Differentiation involving sigma notation

Question

I am having trouble understanding the following relationship in one of my assigned problems:

$$\dfrac{d}{dx}\sum_{n = 0}^\infty \dfrac{x^n}{(n + 1)!} = \sum_{n = 1}^\infty \dfrac{nx^{n-1}}{(n + 1)!}$$

Why does the lower bound for the sigma sum change? Should it not be the case that everything pertaining to $x$ stays pertained to $x$ only, not affecting the sigma sum?

Any help would be greatly appreciated!

Edit: Upon second glance, I noticed that the term is a constant when $n = 0$, rendering the differentiated term $0$ as well. Is this why the case when $n = 0$ is omitted?

Answer 1

If $n=0$ then the term $\frac{nx^{n-1}}{(n+1)!}$ already vanishes so you don't need to include it.

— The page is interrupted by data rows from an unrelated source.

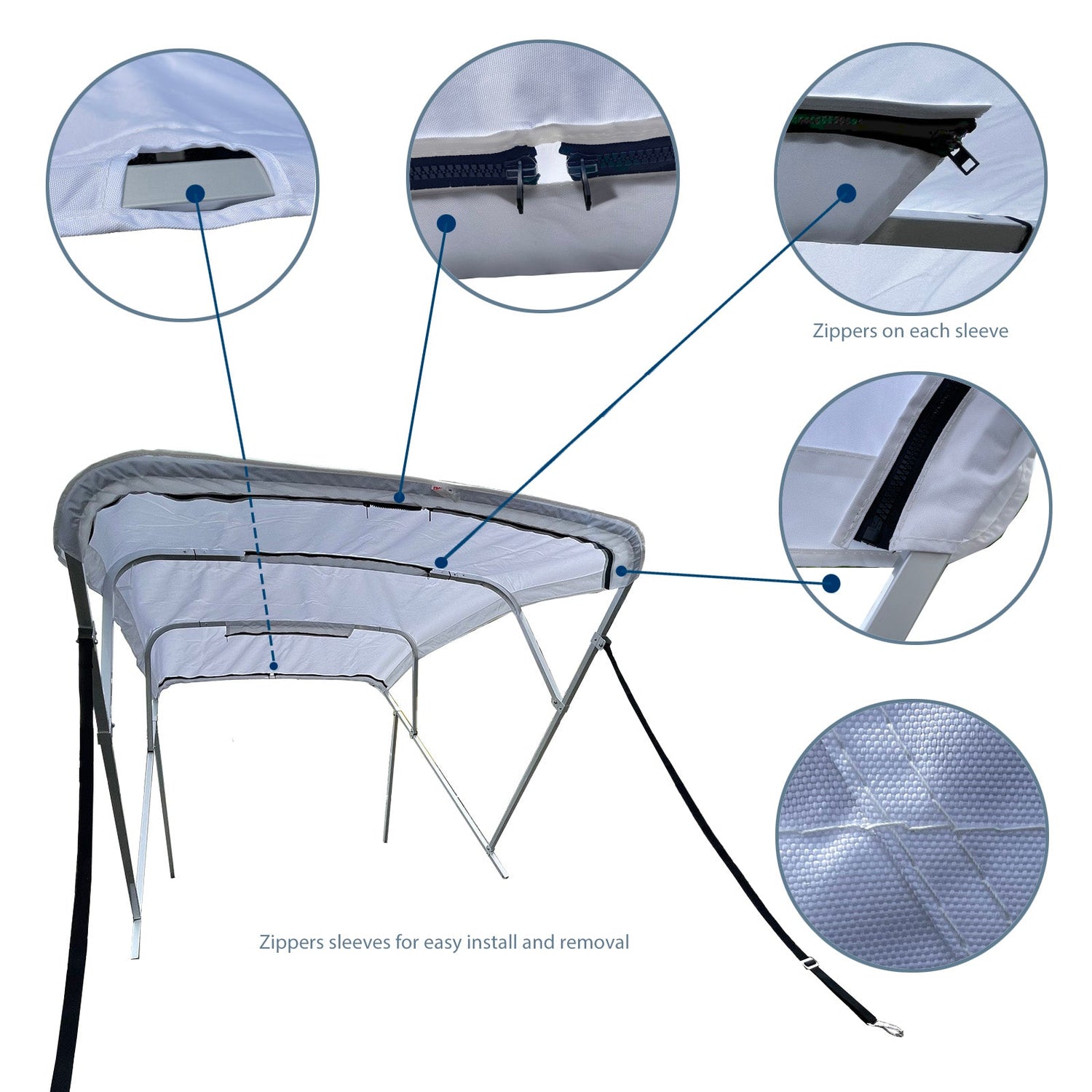 Zippers on each sleeve

Zippers sleeves for easy install and removal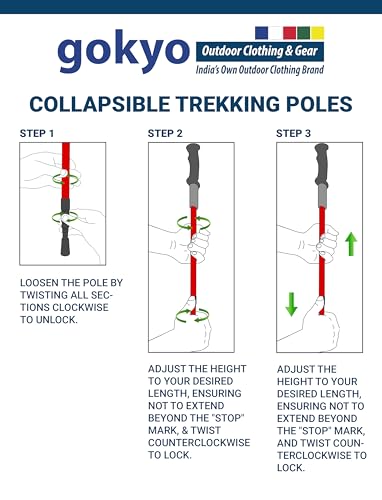 gokyo
Outdoor Clothing & Gear
India's Own Outdoor Clothing Brand

COLLAPSIBLE TREKKING POLES

STEP 1

LOOSEN THE POLE BY TWISTING ALL SECTIONS CLOCKWISE TO UNLOCK.

STEP 2

ADJUST THE HEIGHT TO YOUR DESIRED LENGTH, ENSURING NOT TO EXTEND BEYOND THE "STOP" MARK, & TWIST COUNTERCLOCKWISE TO LOCK.

STEP 3

ADJUST THE HEIGHT TO YOUR DESIRED LENGTH, ENSURING NOT TO EXTEND BEYOND THE "STOP" MARK, AND TWIST COUNTERCLOCKWISE TO LOCK.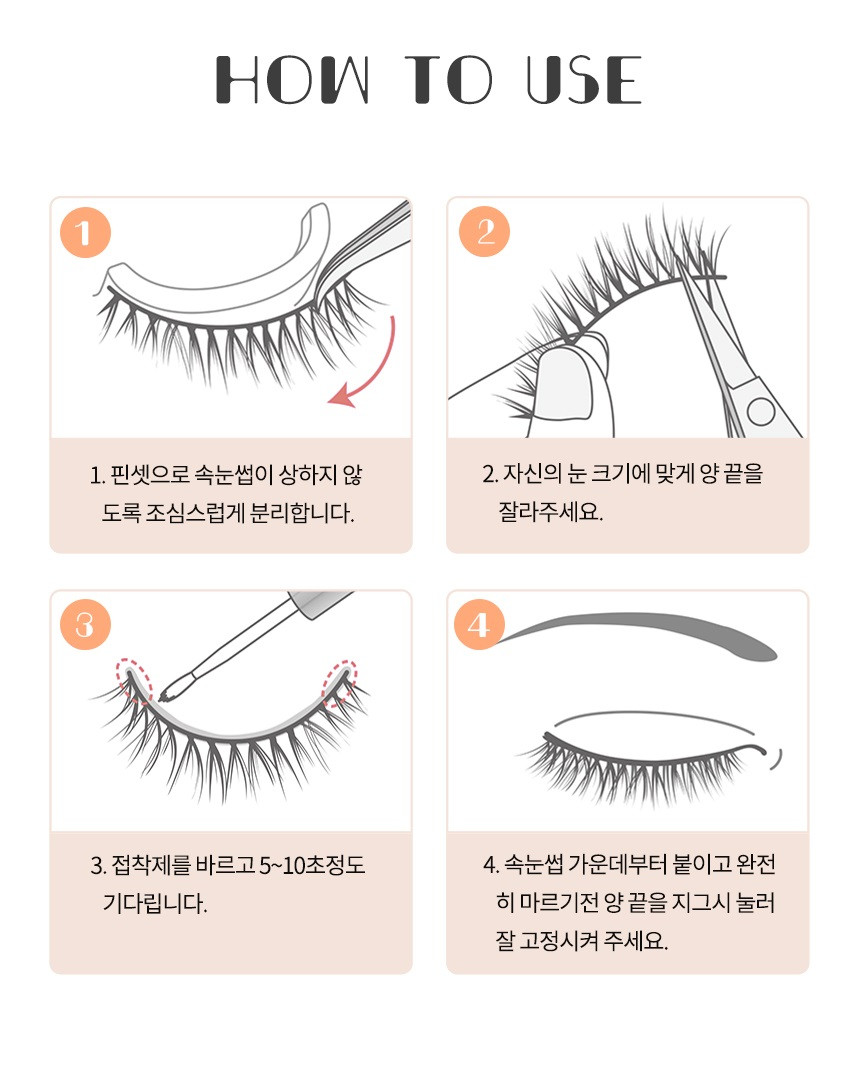 HOW TO USE

1

1. 핀셋으로 속눈썹이 상하지 않도록 조심스럽게 분리합니다.

2

2. 자신의 눈 크기에 맞게 양 끝을 잘라주세요.

3

3. 접착제를 바르고 5~10초정도 기다립니다.

4

4. 속눈썹 가운데부터 붙이고 완전히 마르기전 양 끝을 지그시 눌러 잘 고정시켜 주세요.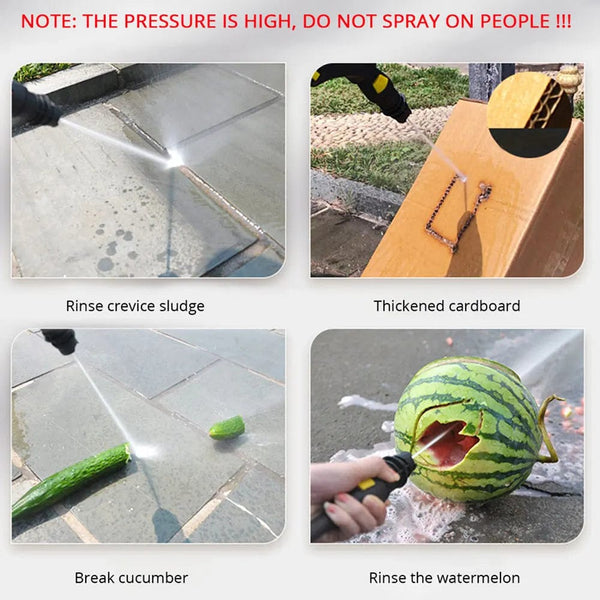 NOTE: THE PRESSURE IS HIGH, DO NOT SPRAY ON PEOPLE !!!

Rinse crevice sludge

Thickened cardboard

Break cucumber

Rinse the watermelon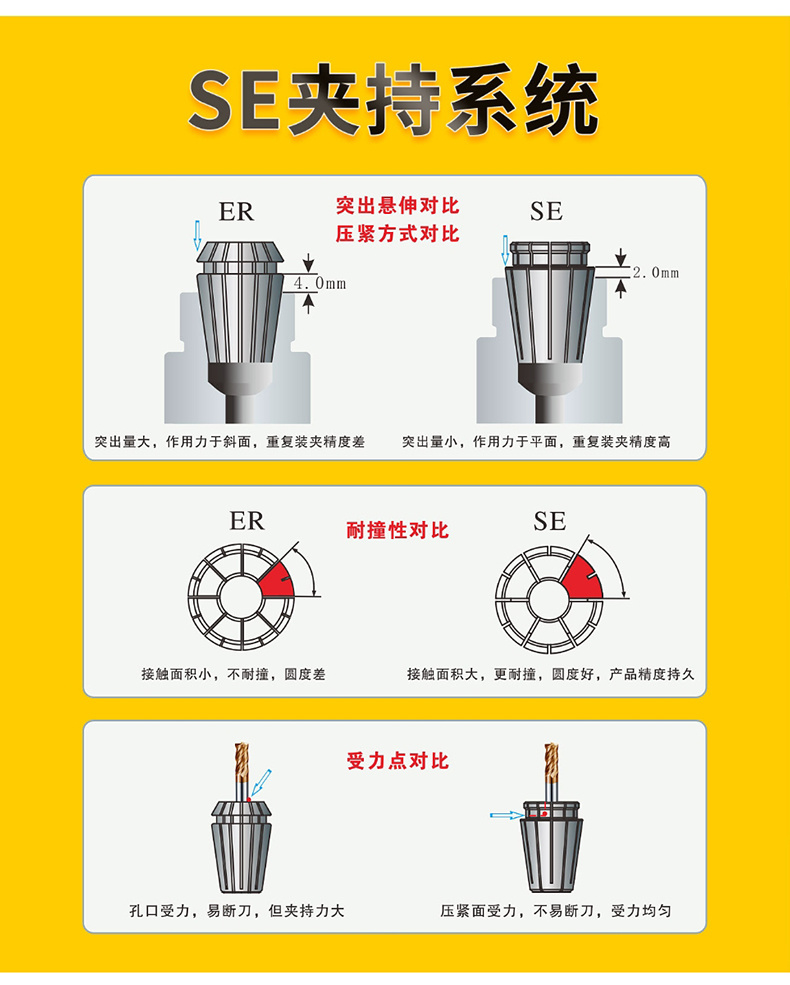 SE夹持系统

ER

突出悬伸对比
压紧方式对比

SE

4.0mm

2.0mm

突出量大，作用力于斜面，重复装夹精度差

突出量小，作用力于平面，重复装夹精度高

ER

耐撞性对比

SE

接触面积小，不耐撞，圆度差

接触面积大，更耐撞，圆度好，产品精度持久

受力点对比

孔口受力，易断刀，但夹持力大

压紧面受力，不易断刀，受力均匀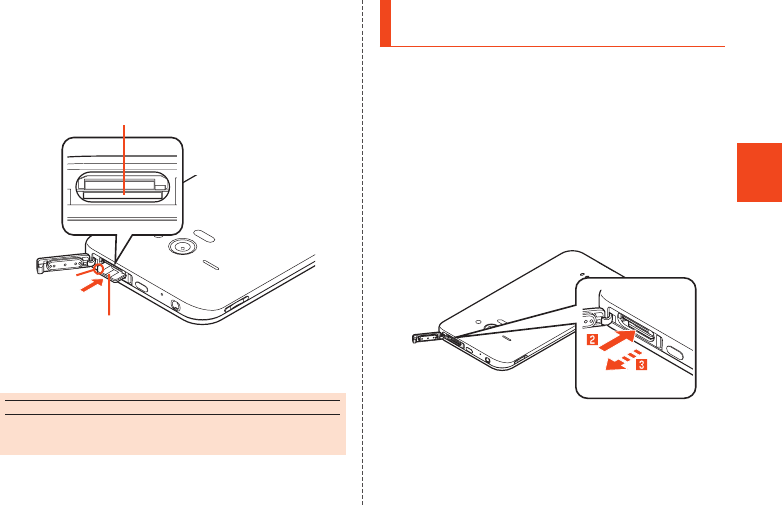 2

3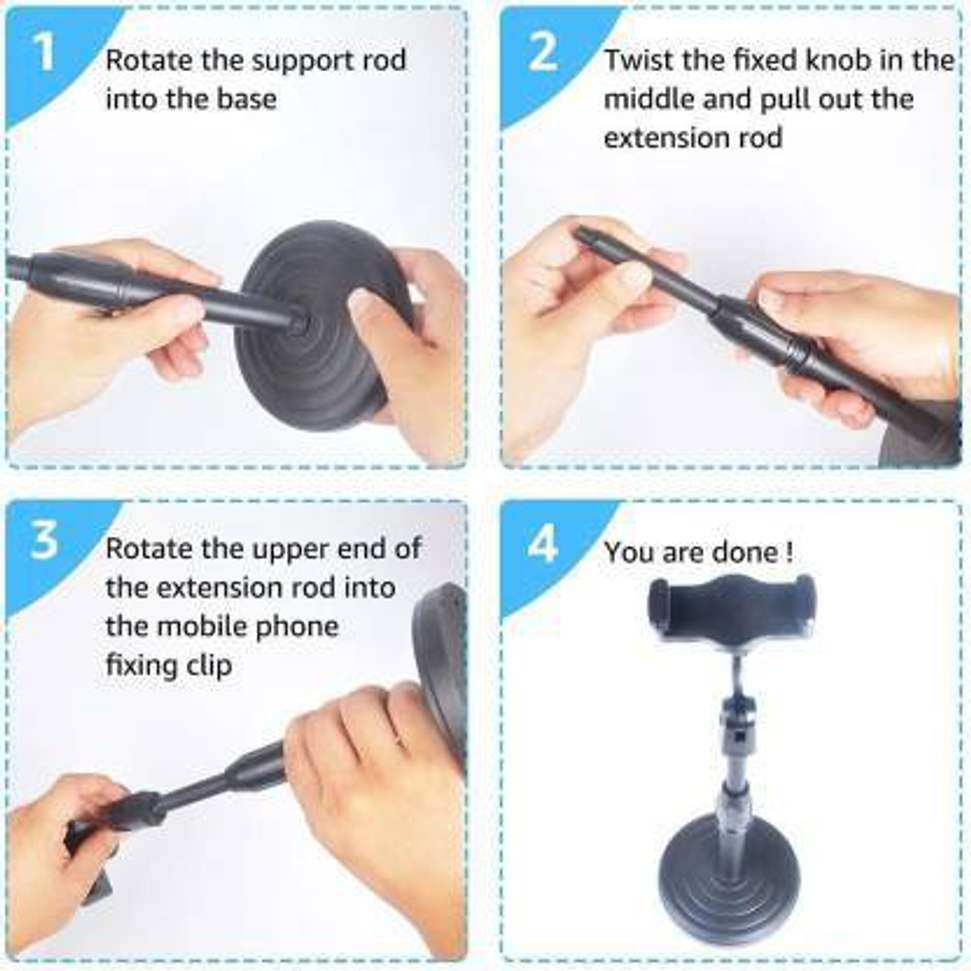 1
Rotate the support rod into the base

2
Twist the fixed knob in the middle and pull out the extension rod

3
Rotate the upper end of the extension rod into the mobile phone fixing clip

4
You are done !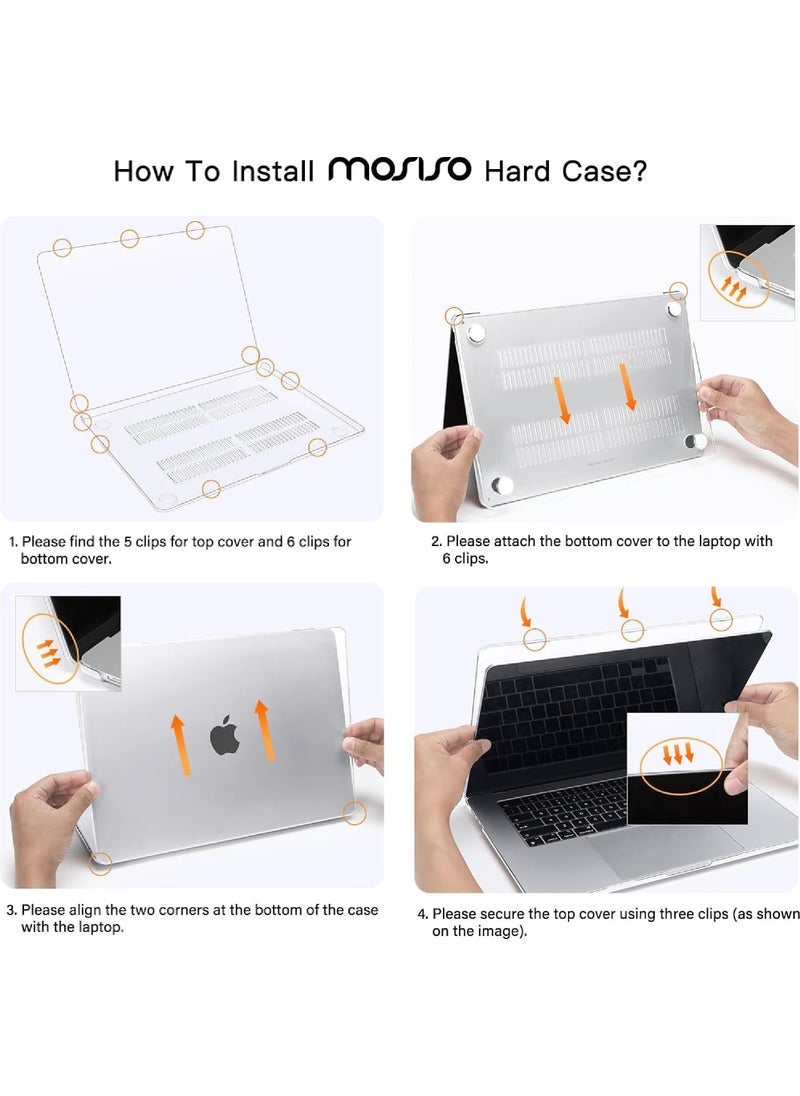 How To Install MOSISO Hard Case?

1. Please find the 5 clips for top cover and 6 clips for bottom cover.

2. Please attach the bottom cover to the laptop with 6 clips.

3. Please align the two corners at the bottom of the case with the laptop.

4. Please secure the top cover using three clips (as shown on the image).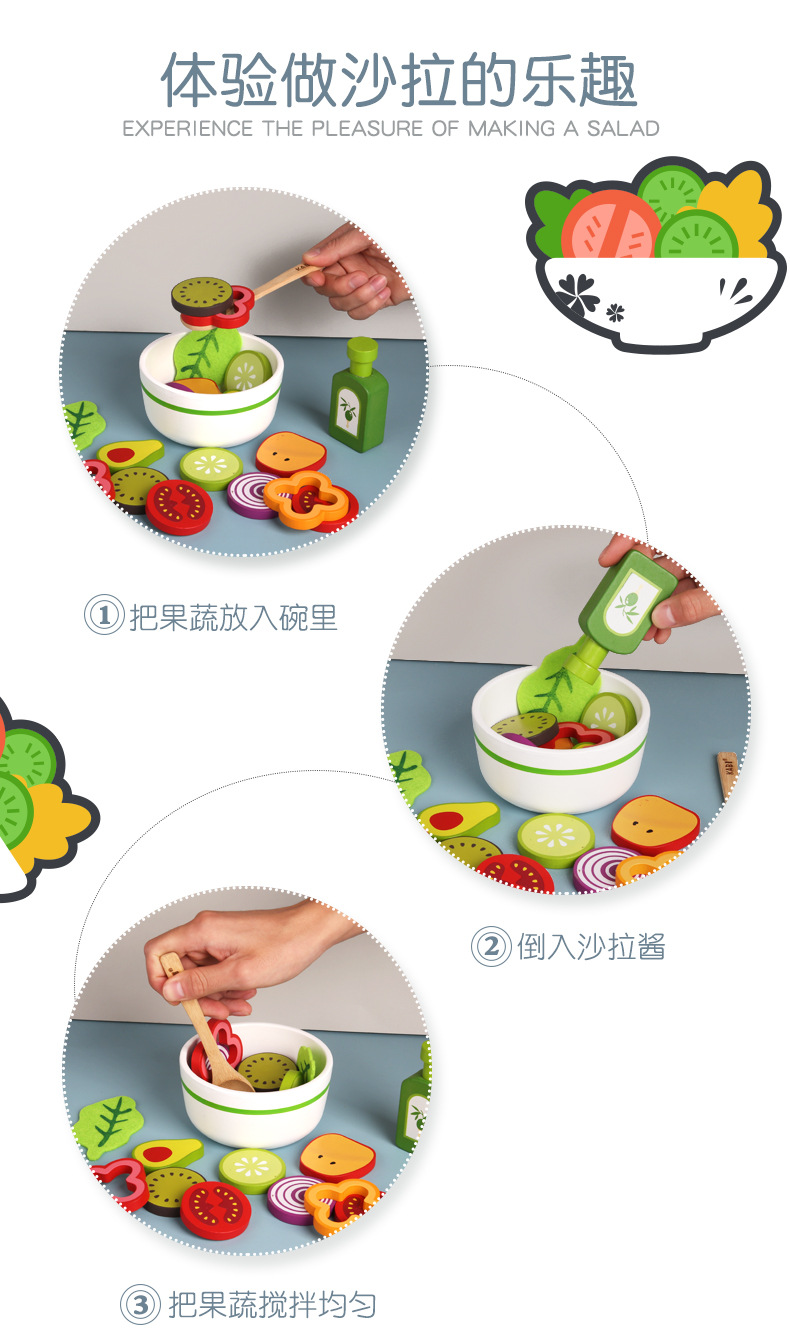 体验做沙拉的乐趣
EXPERIENCE THE PLEASURE OF MAKING A SALAD

① 把果蔬放入碗里

② 倒入沙拉酱

③ 把果蔬搅拌均匀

So you have $$\frac{d}{dx}\sum_{n=0}^{\infty}\frac{x^n}{(n+1)!}=\frac{d}{dx}(1+\frac{x}{2!}+\frac{x^2}{3!}+....+\frac{x^n}{(n+1)!}+....)$$ $$=\frac{1}{2!}+\frac{2x}{3!}+....+\frac{nx^{n-1}}{(n+1)!}+...=\sum_{n=0}^{\infty}\frac{nx^{n-1}}{(n+1)!}=\sum_{n=1}^{\infty}\frac{nx^{n-1}}{(n+1)!}$$

Answer 2

Suppose

$$y(x)=\sum_{n=0}^{\infty}a_nx^n=a_0 + a_1x+a_2x^2+a_3x^3+\ldots$$

We can find its derivative by differentiating term by term:

$$y'(x)=\frac{d}{dx}\sum_{n=0}^{\infty}a_nx^n=\sum_{n=1}^{\infty}na_nx^{n-1}=a_1+2a_2x+3a_3x^2+\ldots$$

where the derivative of $a_nx^n$ is $na_nx^{n-1}$. Observe that the start of the summation changed from $n=0$ to $n=1$, since the constant term $a_0$ has zero as its derivative.

In your case, you can let $$a_n=\frac{1}{(n+1)!}.$$